Goal of the exercise: The answer is the data repeated in full, with no pictures included.

----- Information supplied -----

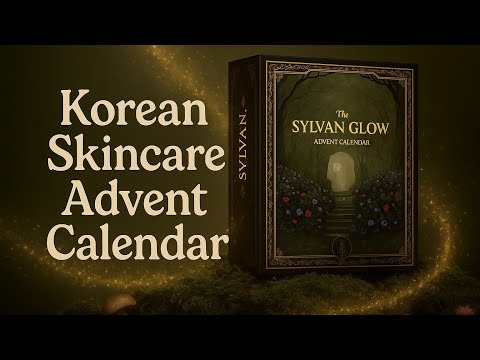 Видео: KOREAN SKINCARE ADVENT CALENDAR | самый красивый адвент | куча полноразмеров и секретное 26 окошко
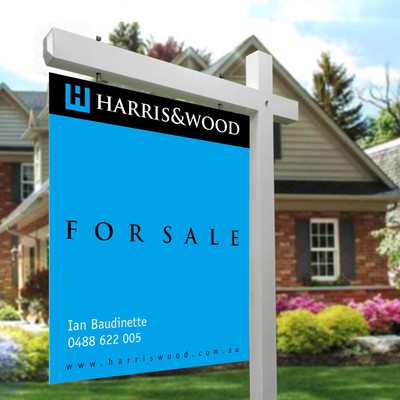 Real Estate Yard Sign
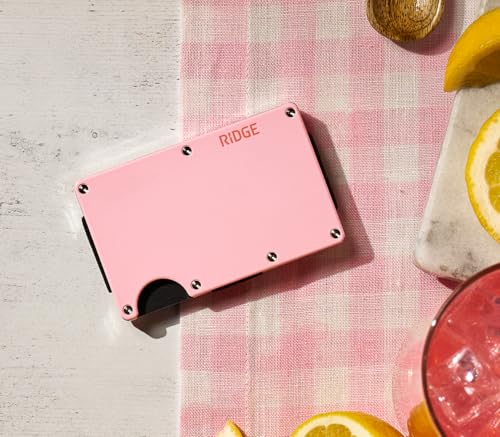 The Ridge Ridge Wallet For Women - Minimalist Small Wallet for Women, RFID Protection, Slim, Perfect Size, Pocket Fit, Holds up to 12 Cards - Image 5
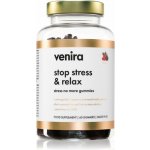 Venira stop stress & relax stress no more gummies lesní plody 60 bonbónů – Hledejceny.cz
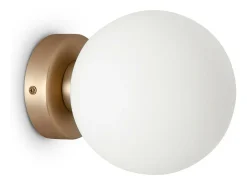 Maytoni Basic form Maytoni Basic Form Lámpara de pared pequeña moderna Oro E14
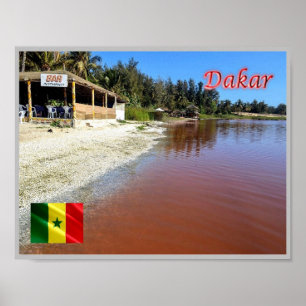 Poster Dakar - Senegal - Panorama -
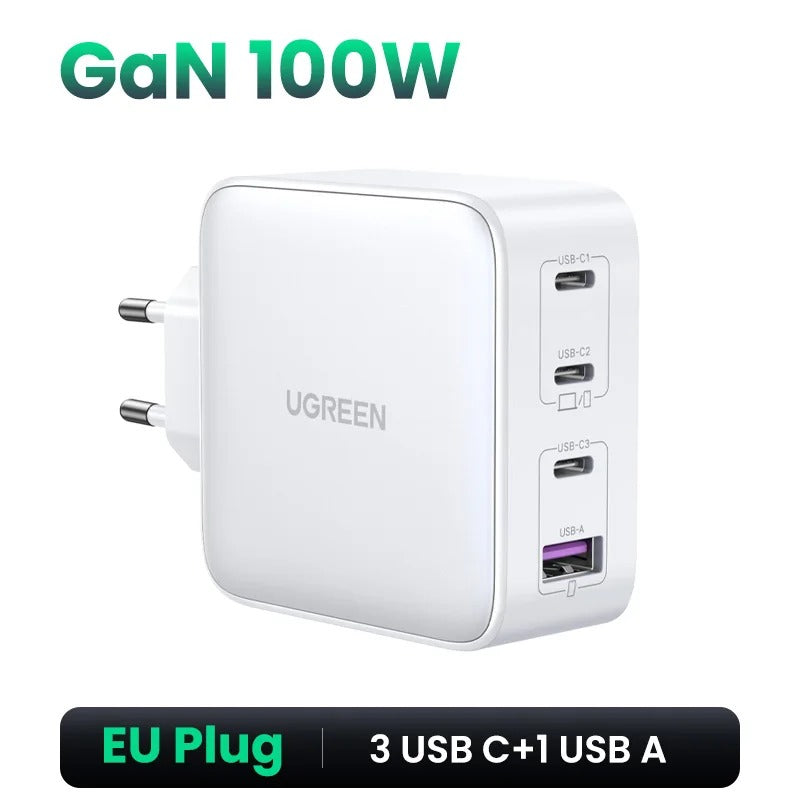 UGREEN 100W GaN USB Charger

-----

Result below:
 Видео: KOREAN SKINCARE ADVENT CALENDAR | самый красивый адвент | куча полноразмеров и секретное 26 окошко
 Real Estate Yard Sign
 The Ridge Ridge Wallet For Women - Minimalist Small Wallet for Women, RFID Protection, Slim, Perfect Size, Pocket Fit, Holds up to 12 Cards - Image 5
 Venira stop stress & relax stress no more gummies lesní plody 60 bonbónů – Hledejceny.cz
 Maytoni Basic form Maytoni Basic Form Lámpara de pared pequeña moderna Oro E14
 Poster Dakar - Senegal - Panorama -
 UGREEN 100W GaN USB Charger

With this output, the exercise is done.